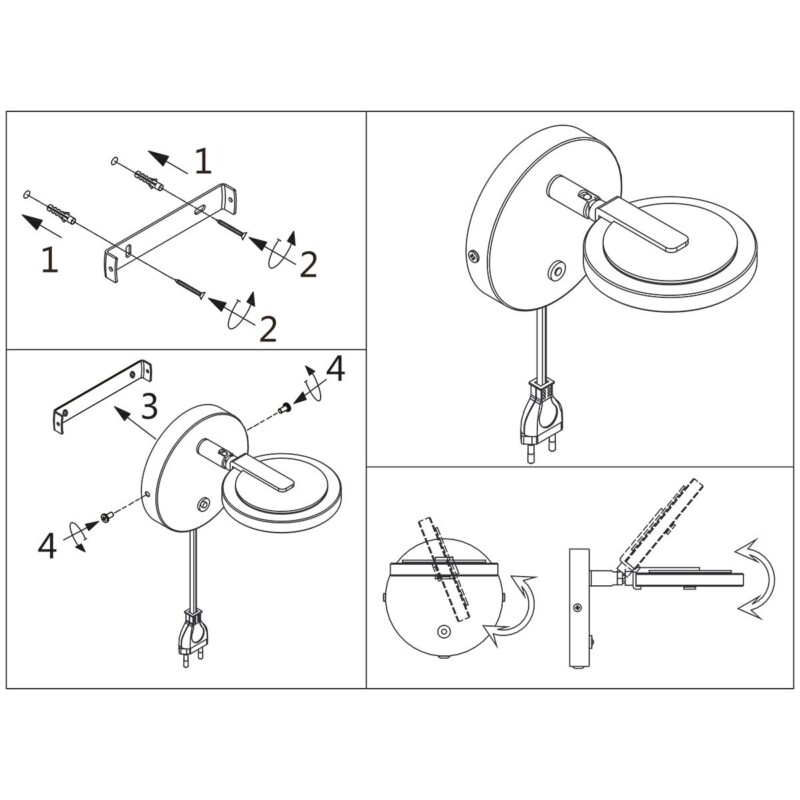 1
1
2
2
3
4
4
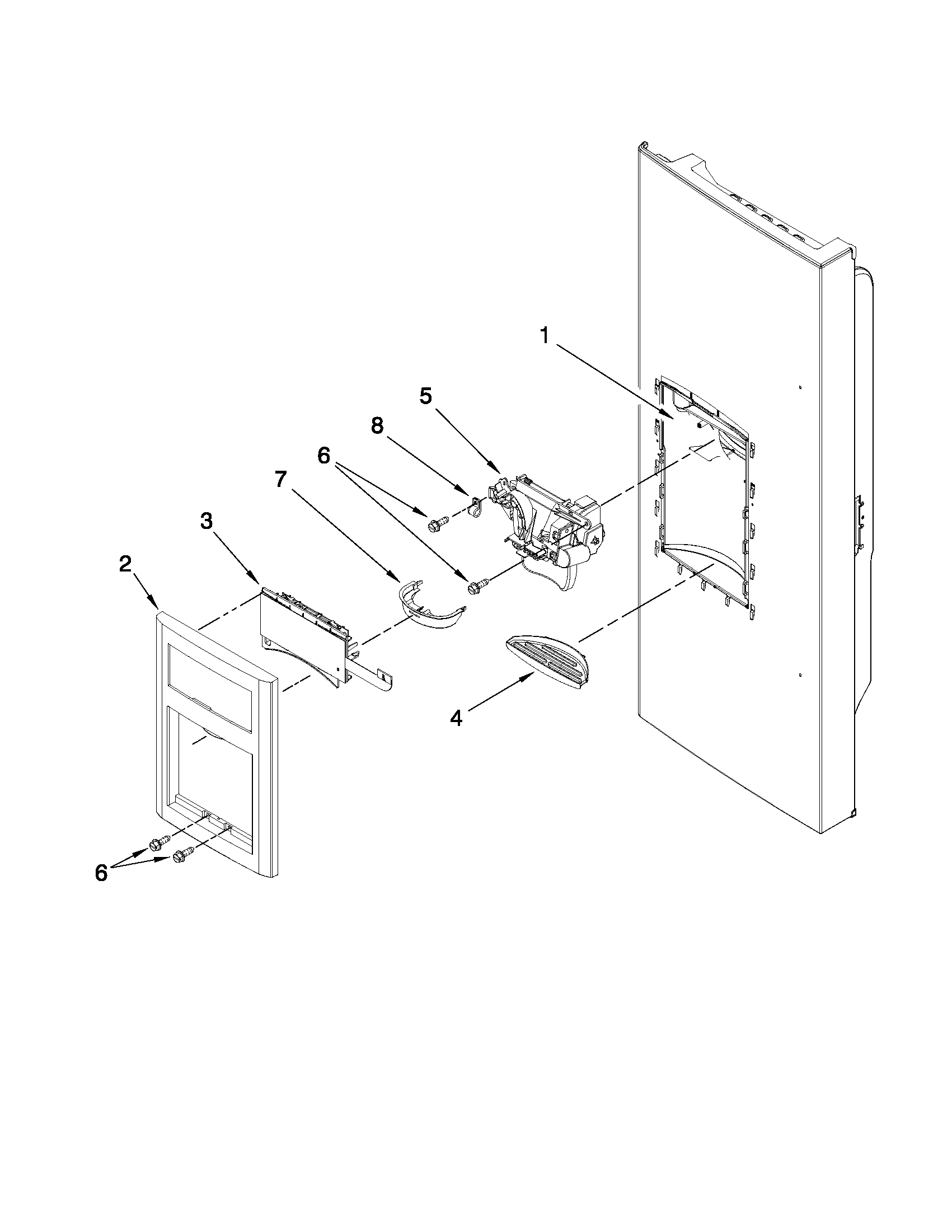 1
5
8
6
7
3
2
4
6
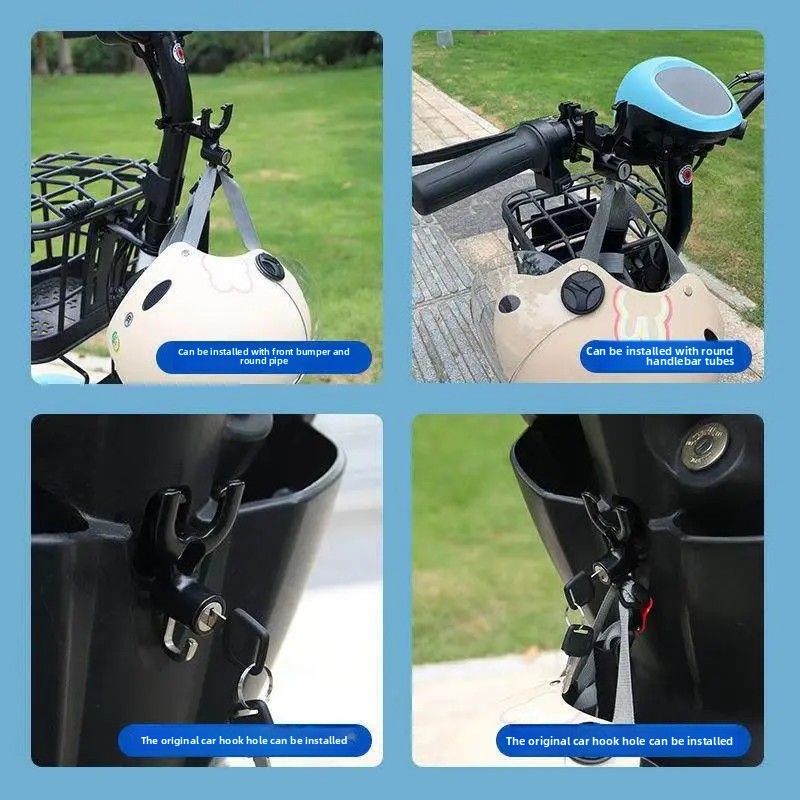 Can be installed with front bumper and round pipe

Can be installed with round handlebar tubes

The original car hook hole can be installed

The original car hook hole can be installed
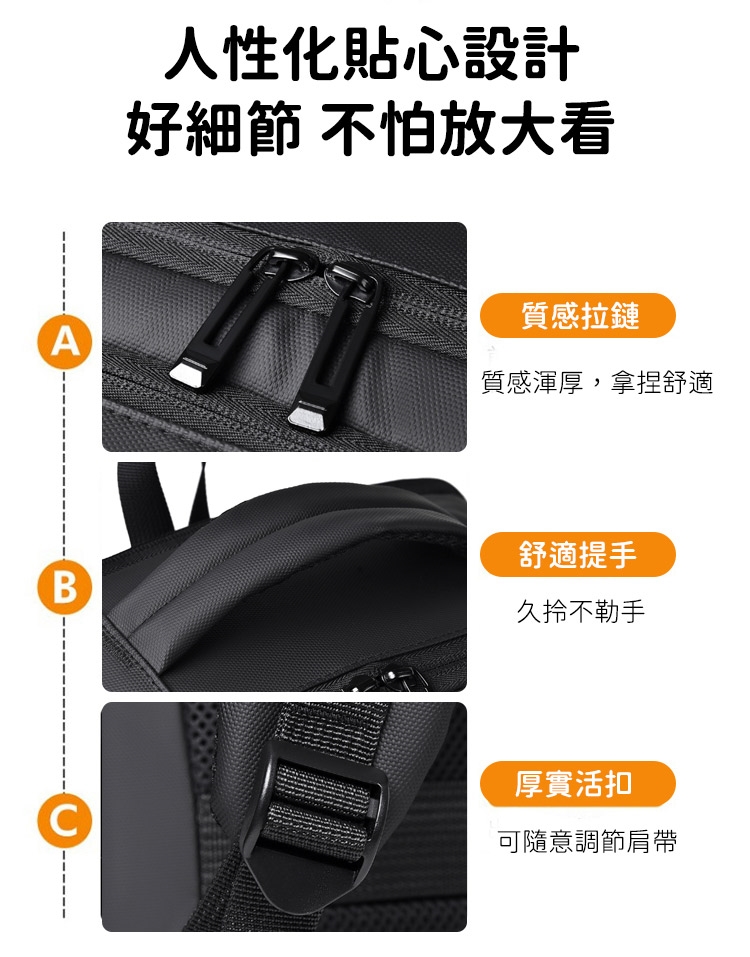 人性化貼心設計
好細節 不怕放大看

A

質感拉鏈

質感渾厚，拿捏舒適

B

舒適提手

久拎不勒手

C

厚實活扣

可隨意調節肩帶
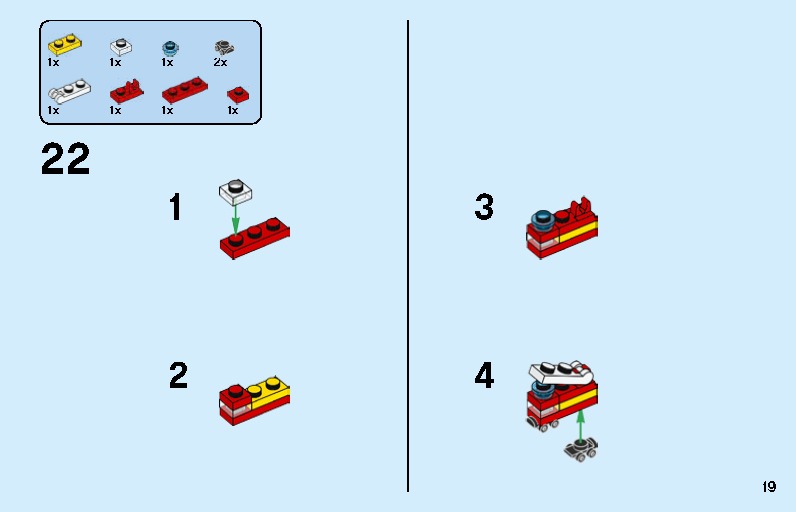 1x 1x 1x 2x
1x 1x 1x 1x

22

1

2

3

4

19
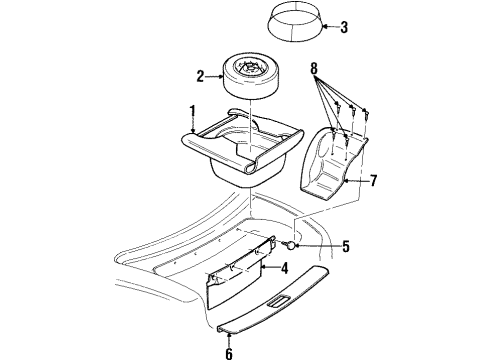 3
2
8
1
7
5
4
6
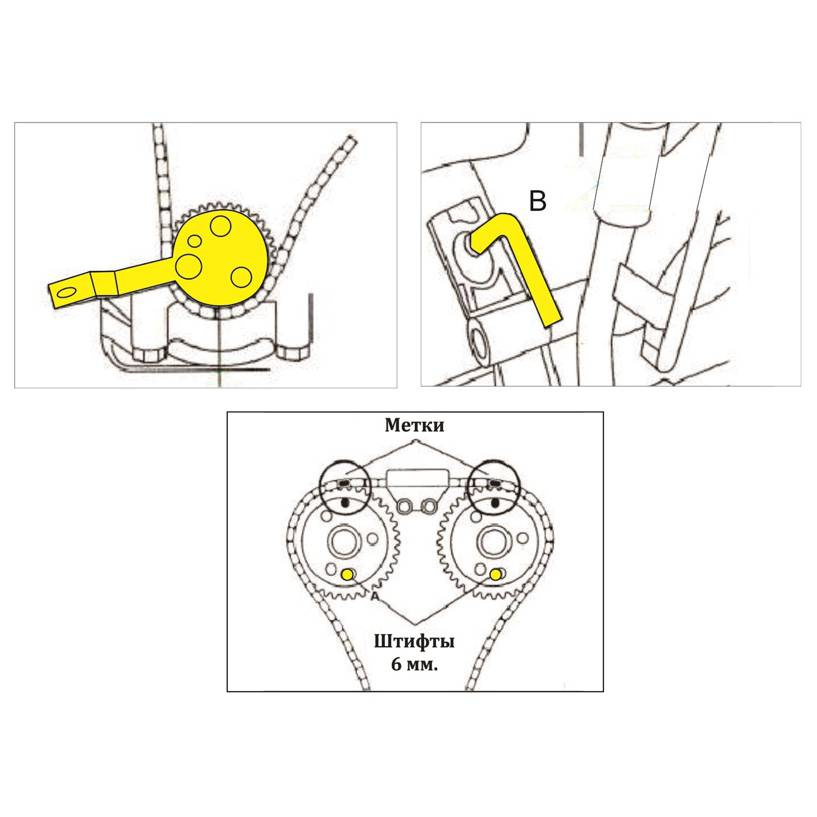 B

Метки

A

Штифты
6 мм.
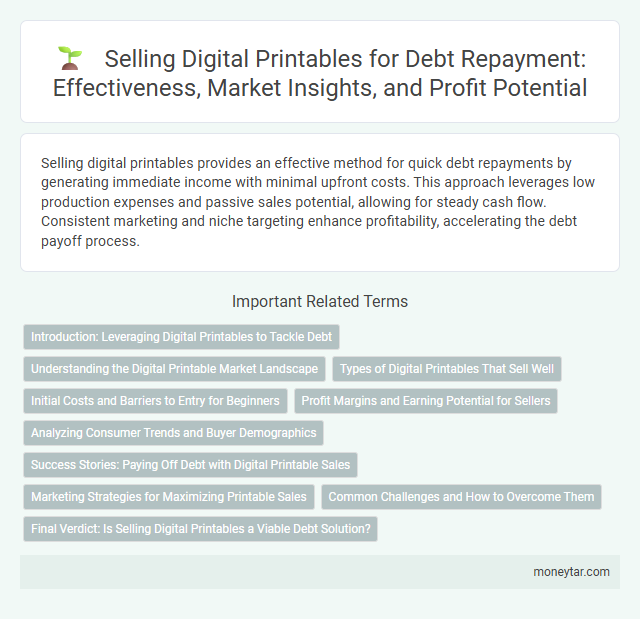 Selling Digital Printables for Debt Repayment: Effectiveness, Market Insights, and Profit Potential

Selling digital printables provides an effective method for quick debt repayments by generating immediate income with minimal upfront costs. This approach leverages low production expenses and passive sales potential, allowing for steady cash flow. Consistent marketing and niche targeting enhance profitability, accelerating the debt payoff process.

Important Related Terms

Introduction: Leveraging Digital Printables to Tackle Debt

Understanding the Digital Printable Market Landscape

Types of Digital Printables That Sell Well

Initial Costs and Barriers to Entry for Beginners

Profit Margins and Earning Potential for Sellers

Analyzing Consumer Trends and Buyer Demographics

Success Stories: Paying Off Debt with Digital Printable Sales

Marketing Strategies for Maximizing Printable Sales

Common Challenges and How to Overcome Them

Final Verdict: Is Selling Digital Printables a Viable Debt Solution?

moneytar.com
##############################
Skipping all images, output the listing exactly.

■ **Exercise response**
 1
1
2
2
3
4
4
 1
5
8
6
7
3
2
4
6
 Can be installed with front bumper and round pipe

Can be installed with round handlebar tubes

The original car hook hole can be installed

The original car hook hole can be installed
 人性化貼心設計
好細節 不怕放大看

A

質感拉鏈

質感渾厚，拿捏舒適

B

舒適提手

久拎不勒手

C

厚實活扣

可隨意調節肩帶
 1x 1x 1x 2x
1x 1x 1x 1x

22

1

2

3

4

19
 3
2
8
1
7
5
4
6
 B

Метки

A

Штифты
6 мм.
 Selling Digital Printables for Debt Repayment: Effectiveness, Market Insights, and Profit Potential

Selling digital printables provides an effective method for quick debt repayments by generating immediate income with minimal upfront costs. This approach leverages low production expenses and passive sales potential, allowing for steady cash flow. Consistent marketing and niche targeting enhance profitability, accelerating the debt payoff process.

Important Related Terms

Introduction: Leveraging Digital Printables to Tackle Debt

Understanding the Digital Printable Market Landscape

Types of Digital Printables That Sell Well

Initial Costs and Barriers to Entry for Beginners

Profit Margins and Earning Potential for Sellers

Analyzing Consumer Trends and Buyer Demographics

Success Stories: Paying Off Debt with Digital Printable Sales

Marketing Strategies for Maximizing Printable Sales

Common Challenges and How to Overcome Them

Final Verdict: Is Selling Digital Printables a Viable Debt Solution?

moneytar.com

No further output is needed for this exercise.